SOURCE DATA:
[Start of Attachment]

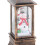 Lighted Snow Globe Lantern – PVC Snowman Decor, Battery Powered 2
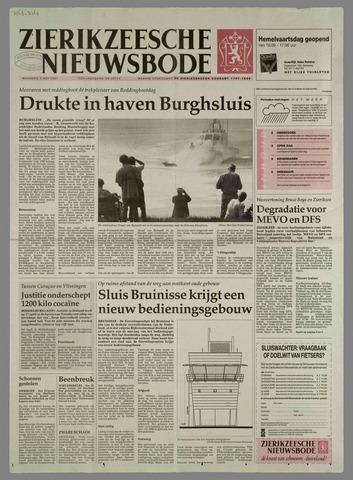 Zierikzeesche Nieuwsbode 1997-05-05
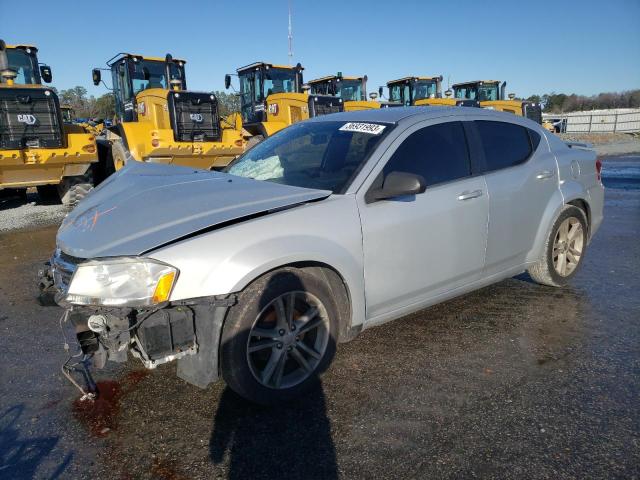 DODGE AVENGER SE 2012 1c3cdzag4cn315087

[End of Attachment]
[Start of Attachment]

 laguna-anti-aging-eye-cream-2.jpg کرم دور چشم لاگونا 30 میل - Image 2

[End of Attachment]
[Start of Attachment]

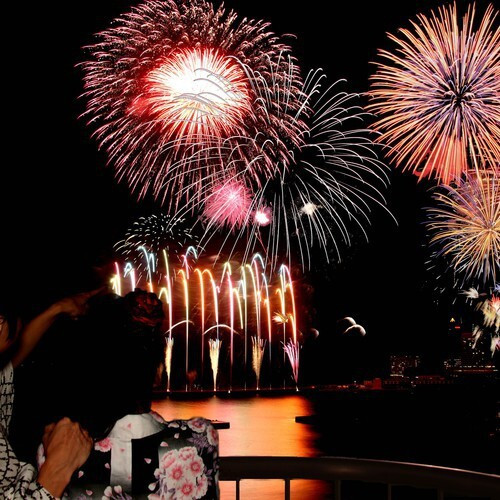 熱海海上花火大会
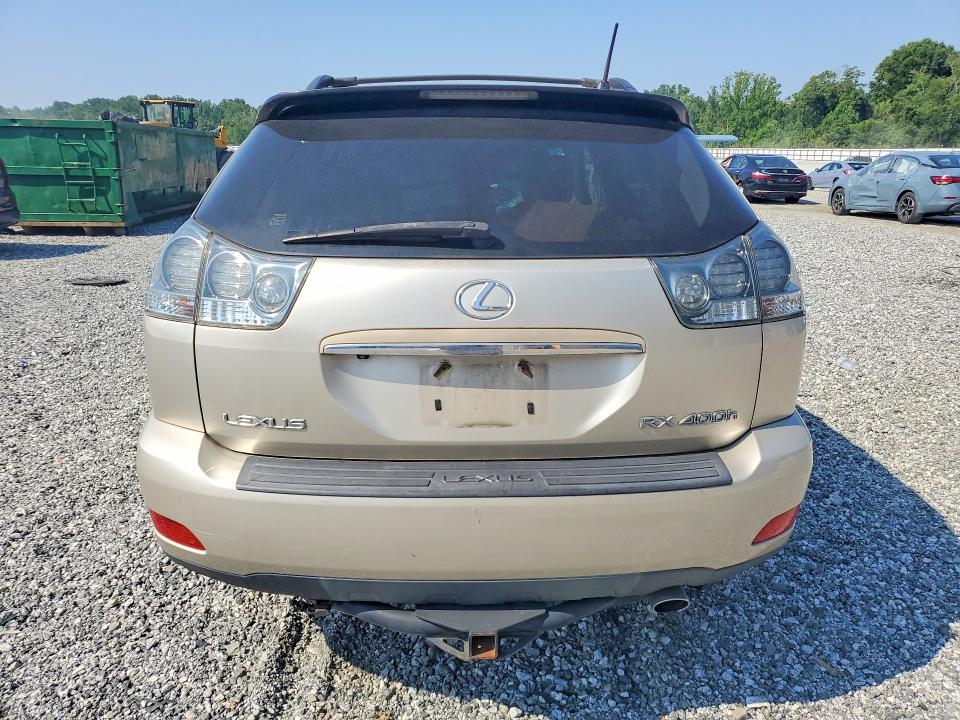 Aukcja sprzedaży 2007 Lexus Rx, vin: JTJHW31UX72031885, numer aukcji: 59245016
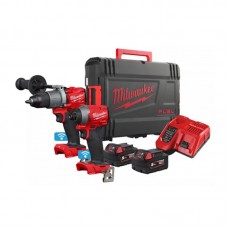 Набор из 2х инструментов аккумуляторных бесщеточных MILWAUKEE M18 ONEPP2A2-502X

[End of Attachment]

TRY IT: Print nothing but the lines above starting with the line that contains "Lighted Snow Globe" and going on through the line that contains "DODGE AVENGER SE 2012 1c3cdzag4cn315087". Leave out the pictures.

ANSWER FOR THIS EXERCISE:
 Lighted Snow Globe Lantern – PVC Snowman Decor, Battery Powered 2
 Zierikzeesche Nieuwsbode 1997-05-05
 DODGE AVENGER SE 2012 1c3cdzag4cn315087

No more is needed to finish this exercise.